Any or all of the above can be true. In particular, America probably has a wider spread of intelligence, because we have vast (but sparsely populated) tracts of interior rural land that Europe simply lacks. There are plenty of (as we sometimes call it) hicks from the sticks.
It is the urban areas along the coastlines where you will find the greatest diversity of races and languages and cultures, the most universities and the most-educated people, the most tolerance, etc. On average we may be the same, like these numbers here:
1, 2, 3, 5, 6, 6, 7, 8, 8, 9
3, 4, 4, 4, 5, 5, 7, 7, 8, 8
Both series of numbers have the same average. But you could also indisputably say that the first list has lower numbers (i.e., Americans are dumber because their list contains lower numbers).

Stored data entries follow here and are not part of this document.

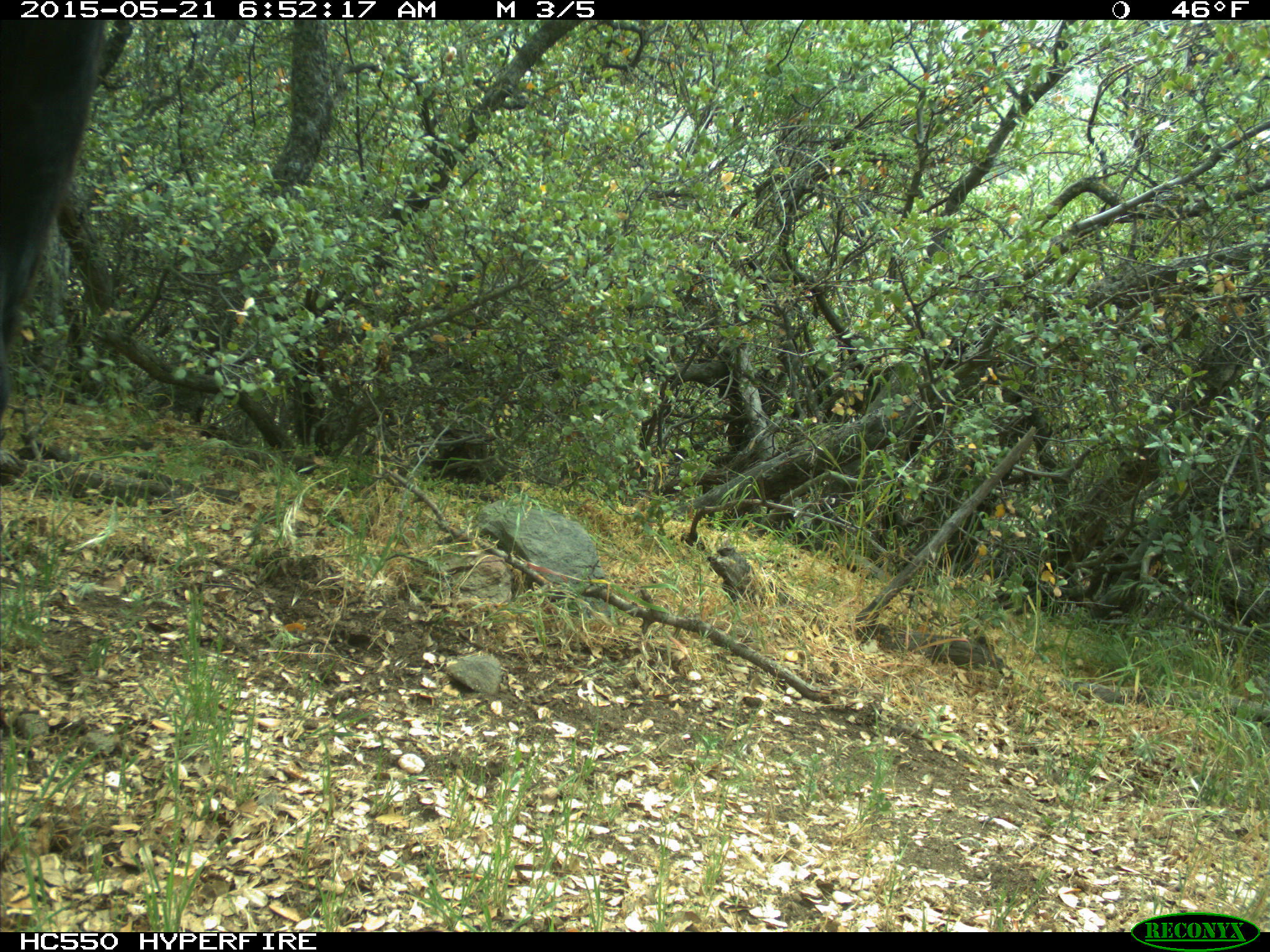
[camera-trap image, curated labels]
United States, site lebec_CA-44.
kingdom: Animalia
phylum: Chordata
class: Mammalia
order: Artiodactyla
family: Bovidae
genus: Bos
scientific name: Bos taurus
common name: domestic cow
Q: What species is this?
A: Bos taurus (domestic cow).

How do you tell who is “dumb”? First - read Freakonomics; the major indicator of a person’s success in life is the education level of their parents. This isn’t to say that the offspring of the underprivileged will always fail - but generally, yess, they will struggle. Of course, statistics never tell the whole story - based on stats, the average person has one testicle and one breast. But, if you can’t read by grade 6, you probably ain’t never gonna be the next Hemingway, no matter how many bulls you fight.
Yes, this is why North America eschews elitism, to one extent - the stratification of society was used to stream the “wrong” people. I’m sure very few blacks were streamed for higher education (heck, for high school) no matter how much promise they showed in the 1950’s. Royalty in Europe, of course, had their own elite schools where the cream of Europe (“thick and rich floaters”) was taught to rise to the top no matter what it took; and nepotism found niches for the less capable.
Regardless, it goes back to the euro-abbeys in the middle ages - the more promising of the lowly peons were taken in, given a full education and could rise to be advisors to the kings and princes. Their education system, like the Chinese, still values book learnin’ for its own sake. American universities have scholarships, but no on the scale of the systems that have been in place in Europe to facilitate the education of the brightest.
Americans aren’t dumber - just less widely educated. OTOH, read Robert Heinlein’s diatribe in one of his posthumous books about his father’s education; the farmboys of Kentucky who showed promise, could be taught latin by high school, the most promising also Greek ina a one-room schoolhouse; a relative of mine, pushing 75, still has his schoolbooks where they read the Aenid and Virgil in orginal latin in a Pennsylvania school. What do we teach kids today that can compare to that in intensity of knowledge?
This maybe is another good myth for Cecil to tackle. A more in depth look at this that I once read determined that no, Einstein actually did quite well as a child. Apparently, one year during his schooling the area’s marking system was changed to match the country norm (inverted, as I recall) so reading Albert’s list of marks over the years made him appear to go from top to bottom of the heap. Actually he stayed at the top. One person read the marks, made the comment, and it has followed him like a bad internet reference for most of a century - perhaps because it makes such a pleasing moral.
I think this “Who wants to be a Millionaire” clip from France should prove that Europe is at least equally as dumb as the U.S.
Just exactly how multilingual are Europeans really anyway? I’ve met many who did not speak other than their native language. I bought into the “Europeans speak lots of languages” bit in my younger days and then was astonished when I got to know a German couple in Texas, and the wife said she did not learn English or any other language until an adult and that was only because she was going to the US with her husband. Then tooling around Central Europe on my own, the towns and villages were filled with unilingual people.